### [INSTRUCTIONS FOR THE TASK]
List every line from the items below that contains the word "point", copying each line in full.

### [DATA RECORDS]
⟨

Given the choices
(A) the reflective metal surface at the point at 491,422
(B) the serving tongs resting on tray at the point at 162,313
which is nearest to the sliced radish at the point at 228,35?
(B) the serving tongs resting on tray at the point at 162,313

⟩
⟨

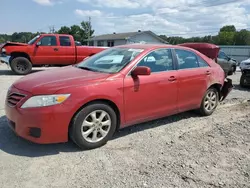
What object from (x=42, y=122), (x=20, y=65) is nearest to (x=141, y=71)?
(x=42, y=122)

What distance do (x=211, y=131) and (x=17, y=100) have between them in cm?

⟩

### [ANSWER TO THIS PROBLEM]
(A) the reflective metal surface at the point at 491,422
(B) the serving tongs resting on tray at the point at 162,313
which is nearest to the sliced radish at the point at 228,35?
(B) the serving tongs resting on tray at the point at 162,313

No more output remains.